[start of INPUT RECORDS]

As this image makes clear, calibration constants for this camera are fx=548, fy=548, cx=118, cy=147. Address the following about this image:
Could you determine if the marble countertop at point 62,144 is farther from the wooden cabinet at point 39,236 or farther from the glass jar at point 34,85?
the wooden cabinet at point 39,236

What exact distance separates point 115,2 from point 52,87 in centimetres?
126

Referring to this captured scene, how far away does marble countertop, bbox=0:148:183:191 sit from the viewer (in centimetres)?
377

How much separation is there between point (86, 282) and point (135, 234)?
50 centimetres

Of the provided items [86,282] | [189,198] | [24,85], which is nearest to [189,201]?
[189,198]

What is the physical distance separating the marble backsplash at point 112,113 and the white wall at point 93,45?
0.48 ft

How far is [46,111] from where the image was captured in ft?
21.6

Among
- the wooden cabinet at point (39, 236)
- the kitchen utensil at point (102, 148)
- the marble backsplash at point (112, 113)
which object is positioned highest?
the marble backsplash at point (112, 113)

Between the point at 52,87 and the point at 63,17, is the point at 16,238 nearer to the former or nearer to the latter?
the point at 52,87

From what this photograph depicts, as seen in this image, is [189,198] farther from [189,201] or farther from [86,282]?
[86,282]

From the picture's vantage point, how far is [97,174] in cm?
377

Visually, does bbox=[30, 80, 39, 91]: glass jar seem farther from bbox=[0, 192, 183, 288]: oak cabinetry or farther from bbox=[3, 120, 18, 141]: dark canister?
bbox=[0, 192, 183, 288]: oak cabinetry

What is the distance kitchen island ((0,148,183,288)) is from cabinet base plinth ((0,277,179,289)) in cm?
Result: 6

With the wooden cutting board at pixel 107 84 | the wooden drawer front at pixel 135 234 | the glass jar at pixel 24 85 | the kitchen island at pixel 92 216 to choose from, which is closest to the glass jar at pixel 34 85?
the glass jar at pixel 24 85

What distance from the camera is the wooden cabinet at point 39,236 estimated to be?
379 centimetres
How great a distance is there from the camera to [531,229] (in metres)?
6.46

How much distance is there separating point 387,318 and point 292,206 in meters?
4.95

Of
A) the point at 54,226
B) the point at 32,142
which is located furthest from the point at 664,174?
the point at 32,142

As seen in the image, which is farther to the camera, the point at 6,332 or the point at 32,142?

[end of INPUT RECORDS]

## DIRECTIONS:
Faithfully reproduce all of the records, character for character.

## FINAL RESULT:
As this image makes clear, calibration constants for this camera are fx=548, fy=548, cx=118, cy=147. Address the following about this image:
Could you determine if the marble countertop at point 62,144 is farther from the wooden cabinet at point 39,236 or farther from the glass jar at point 34,85?
the wooden cabinet at point 39,236

What exact distance separates point 115,2 from point 52,87 in centimetres?
126

Referring to this captured scene, how far away does marble countertop, bbox=0:148:183:191 sit from the viewer (in centimetres)?
377

How much separation is there between point (86, 282) and point (135, 234)?
50 centimetres

Of the provided items [86,282] | [189,198] | [24,85], which is nearest to [189,201]?
[189,198]

What is the physical distance separating the marble backsplash at point 112,113 and the white wall at point 93,45?
0.48 ft

How far is [46,111] from where the image was captured in ft?
21.6

Among
- the wooden cabinet at point (39, 236)
- the kitchen utensil at point (102, 148)
- the marble backsplash at point (112, 113)
which object is positioned highest?
the marble backsplash at point (112, 113)

Between the point at 52,87 and the point at 63,17, is the point at 16,238 nearer to the former or nearer to the latter?
the point at 52,87

From what this photograph depicts, as seen in this image, is [189,198] farther from [189,201] or farther from [86,282]?
[86,282]

From the picture's vantage point, how far is [97,174] in cm?
377

Visually, does bbox=[30, 80, 39, 91]: glass jar seem farther from bbox=[0, 192, 183, 288]: oak cabinetry or farther from bbox=[3, 120, 18, 141]: dark canister?
bbox=[0, 192, 183, 288]: oak cabinetry

What is the distance kitchen island ((0,148,183,288)) is from cabinet base plinth ((0,277,179,289)) in cm?
Result: 6

With the wooden cutting board at pixel 107 84 | the wooden drawer front at pixel 135 234 | the glass jar at pixel 24 85 | the kitchen island at pixel 92 216 to choose from, which is closest to the glass jar at pixel 34 85?
the glass jar at pixel 24 85

What distance from the camera is the wooden cabinet at point 39,236 estimated to be?
379 centimetres
How great a distance is there from the camera to [531,229] (in metres)?
6.46

How much distance is there separating point 387,318 and point 292,206 in meters?
4.95

Of
A) the point at 54,226
B) the point at 32,142
which is located furthest from the point at 664,174?
the point at 32,142

As seen in the image, which is farther to the camera, the point at 6,332 or the point at 32,142?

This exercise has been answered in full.